The cast is uniformly excellent as the story’s almost-all flawed characters. The success of any production of “Death of a Salesman” depends ultimately on the portrayal of its lone man protagonist, battling for purpose and recognition and Kowitz is outstanding as the titular merchant, whether full of false pride and delusion, boastfully bravadoing to his boys or submissively stooping towards his mental and emotional decline. It is a slow-burning performance, not pitiful, as it could easily have been, but poignantly honest and therefore emotionally engaging.


But Willy’s is not the only hero’s journey being examined. Larkin brings a layered sensitivity to the challenging role of Biff, a man with his own yearning to overcome his adversity and live on the land in opposition to his father’s expectations that be also become a businessman. However, the most powerful performance is probably that of Angie Milliken as Linda Lomen, Willy’s emotionally-supportive but worn-down wife, trying desperately to at-once understand and help her doomed husband. Her resolute monologue defense of her husband’s character to their children is moving enough to hold the entire absorbed Playhouse Theatre audience in her grasp. Despite such dramatic moments, however, the production is not all dourness as suggested by its title, with some light moments and comedy serving to alleviate sombre scenes.


As the company’s Artistic Director Sam Strong notes in the show’s program notes, “Death of a Salesman” speaks across time to the love and lies at the centre of families. And this character universality is at the core of the success of this production. While there is criticism of American capitalism evident, its currency comes more from its every-man human themes of triumphs and disappointments. It is a long show, as classics often are, but this is because it has so much to say, beyond just its portrait of the promise of ‘the west’ and the Great American Dream that appears in so many of its culture’s literary classics.
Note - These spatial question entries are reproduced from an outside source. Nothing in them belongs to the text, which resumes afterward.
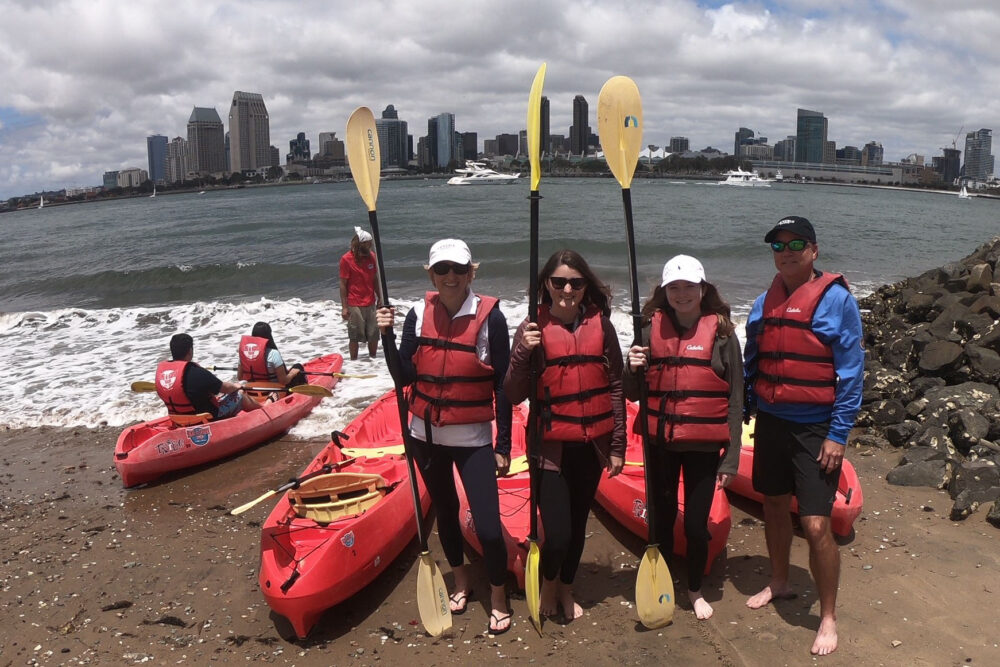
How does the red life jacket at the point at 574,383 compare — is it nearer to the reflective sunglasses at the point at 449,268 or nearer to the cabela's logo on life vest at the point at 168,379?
the reflective sunglasses at the point at 449,268

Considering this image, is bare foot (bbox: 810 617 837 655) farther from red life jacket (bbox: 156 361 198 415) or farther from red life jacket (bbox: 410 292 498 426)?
red life jacket (bbox: 156 361 198 415)

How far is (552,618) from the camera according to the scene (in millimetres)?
3371

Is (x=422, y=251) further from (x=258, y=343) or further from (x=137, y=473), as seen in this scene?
(x=137, y=473)

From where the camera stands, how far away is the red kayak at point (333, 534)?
3381 mm

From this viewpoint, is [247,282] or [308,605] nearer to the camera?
[308,605]

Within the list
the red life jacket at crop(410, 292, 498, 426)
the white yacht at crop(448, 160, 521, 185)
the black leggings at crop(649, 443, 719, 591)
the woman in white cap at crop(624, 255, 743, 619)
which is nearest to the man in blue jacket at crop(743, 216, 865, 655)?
the woman in white cap at crop(624, 255, 743, 619)

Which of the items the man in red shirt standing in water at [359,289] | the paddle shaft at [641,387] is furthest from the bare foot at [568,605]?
the man in red shirt standing in water at [359,289]

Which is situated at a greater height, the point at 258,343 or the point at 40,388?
the point at 258,343

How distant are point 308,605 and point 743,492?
3092 millimetres

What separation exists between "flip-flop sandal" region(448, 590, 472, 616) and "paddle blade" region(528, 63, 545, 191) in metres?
2.17

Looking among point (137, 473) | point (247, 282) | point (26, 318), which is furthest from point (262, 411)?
point (247, 282)

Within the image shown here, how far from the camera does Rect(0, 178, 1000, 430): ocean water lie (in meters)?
8.80

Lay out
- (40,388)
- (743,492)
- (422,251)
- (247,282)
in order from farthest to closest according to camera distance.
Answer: (422,251) < (247,282) < (40,388) < (743,492)

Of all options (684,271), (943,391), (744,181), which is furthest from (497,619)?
(744,181)
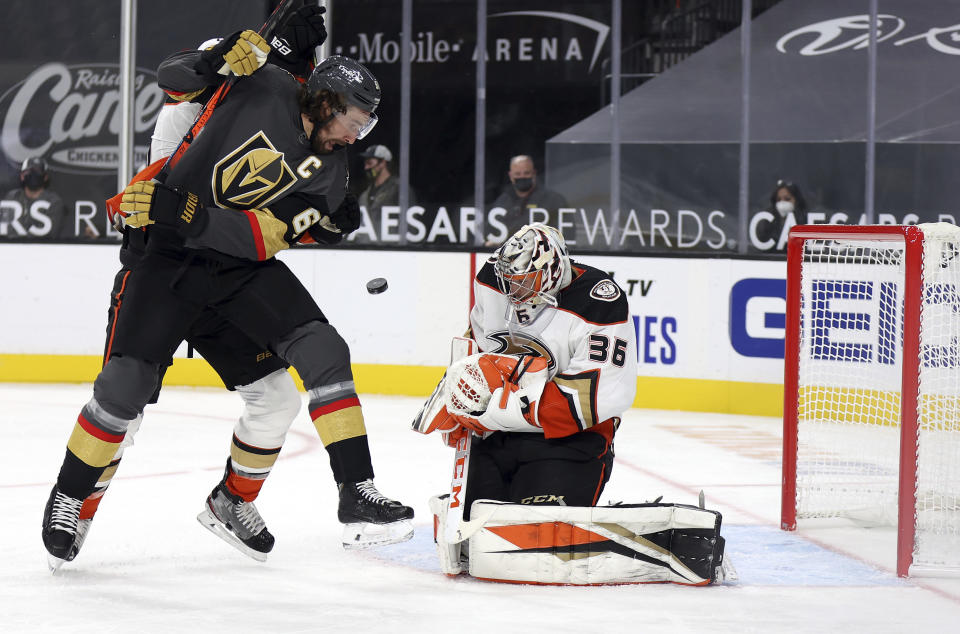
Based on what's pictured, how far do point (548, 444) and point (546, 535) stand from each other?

Just as Willy believes that success is defined by money and reputation (“the only thing you’ve got in this world is what you can sell,” “be liked and you will never want”, he says), the currency of likeability and stories of self-promotion that form the fabric of his life represent the essence of people’s modern online selves, meaning that in 2019, as much as ever, the play still has much to say about the idea of self-perception. Yet while this theme offers resonance it doesn’t overwhelm the play’s essential story. Jason Klarwein’s direction is one of command, but also restraint, in not trying to force the play to be something it is not. And so, its celebration of the old style magic of theatre makes this monumental first installment in the company’s Season of Dreamers, one to which attention must be paid.

Truth on trial

The Crucible

Brisbane Arts Theatre

April 7 – 19 May

A crucible is a vessel in which substances are heated to high temperatures; when impure elements are melted away, only the pure parts remain. Metaphorically speaking, it therefore represents the perfect titular description for American playwright Arthur Miller’s award-winning classic “The Crucible”, a play which was itself written as an extended metaphor of the hysteria of McCarthyism in post-World War Two America, during which, in fear of communist influence on American institutions, government officials accused countless supposed sympathisers of subversion or treason without proper regard for evidence. (Miller himself was questioned by the House of Representatives’ Committee on Un-American Activities and convicted of contempt for his refusal to name others).

The allegorical work is a partially fictionalised narrative that tells of the witch trials that occurred in the isolated theoretic society of Salem, Massachusetts in the late 17th century. The Puritan town’s minister Reverend Parris (Greg Scurr) is shocked to discover his daughter Betty (Sarah Willson), niece Abigail Williams (Claire Argente) and their friends dancing in the forest with his Barbados Slave Tituba (Jessica Meyer). When Betty faints in fright and will not wake, rumours of witchcraft spread throughout the town. While the townsfolk succumb to the sparked hysteria as, one by one, innocent residents are condemned to death, the audience is acutely aware that the pretence stems for Abigail’s desire to be with her former employer and lover John Proctor (Reagan Warner) and want for revenge upon his wife Elizabeth (Elizabeth Best).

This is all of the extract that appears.